→ **WORK ITEM**: Retype the listing exactly. Leave out the images.

→ **DATASET SECTION**:
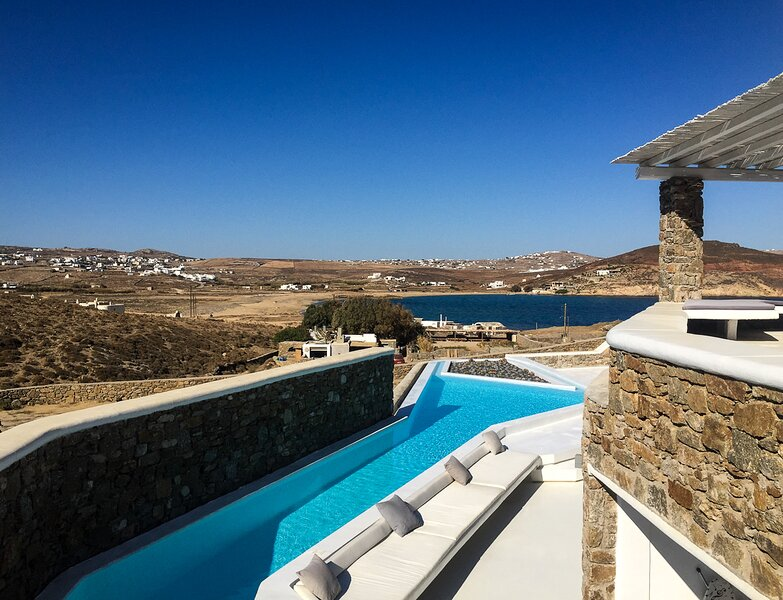 Ano Mera Villa Sleeps 8 with Air Con - 5833840, holiday rental in Ftelia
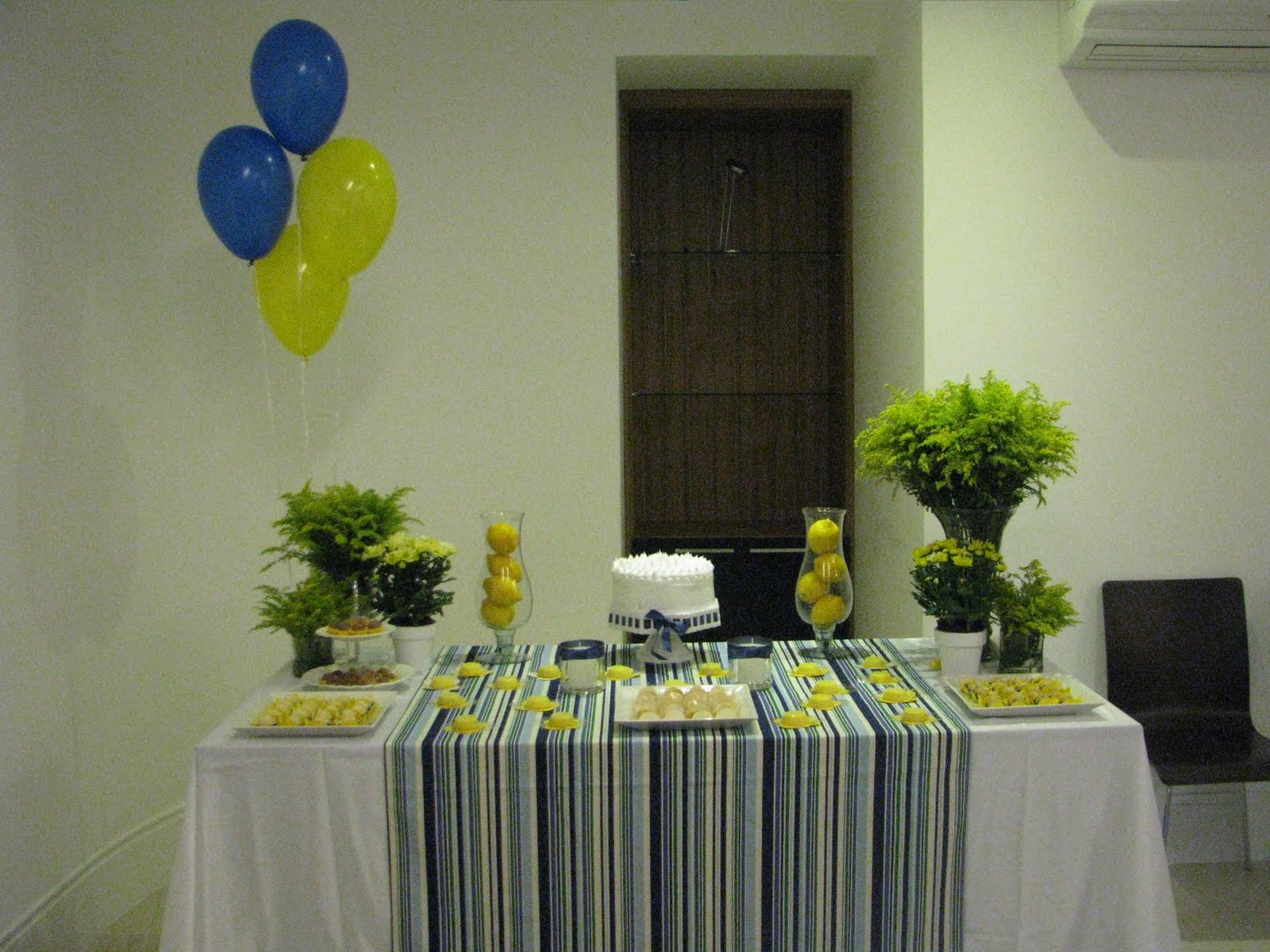 decoracao festa simples: festa para o Marido hoje, seria esta decoração. Simples, colorida e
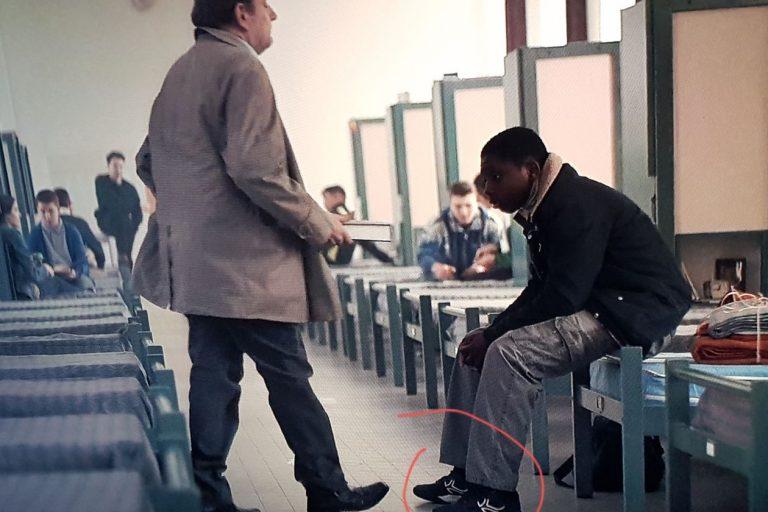 El gazapo de las zapatillas del Decathlon en Lupin y otros memorables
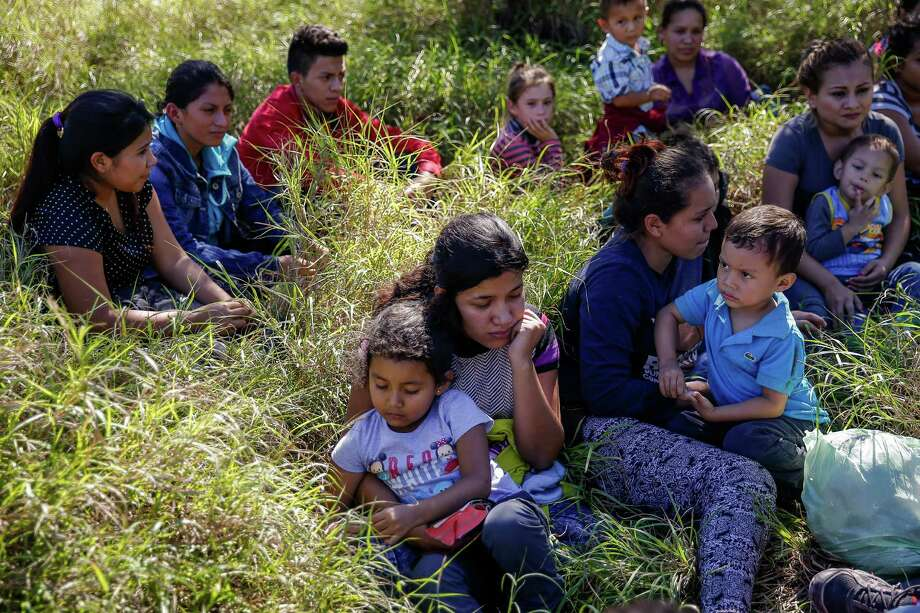Most immigrants are arriving from El Salvador, Honduras and Guatemala where they are escaping violence. Photo: Michael Ciaglo, Houston Chronicle / © 2016  Houston Chronicle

→ **ANSWER FOR THIS EXERCISE**:
 Ano Mera Villa Sleeps 8 with Air Con - 5833840, holiday rental in Ftelia
 decoracao festa simples: festa para o Marido hoje, seria esta decoração. Simples, colorida e
 El gazapo de las zapatillas del Decathlon en Lupin y otros memorables
Most immigrants are arriving from El Salvador, Honduras and Guatemala where they are escaping violence. Photo: Michael Ciaglo, Houston Chronicle / © 2016  Houston Chronicle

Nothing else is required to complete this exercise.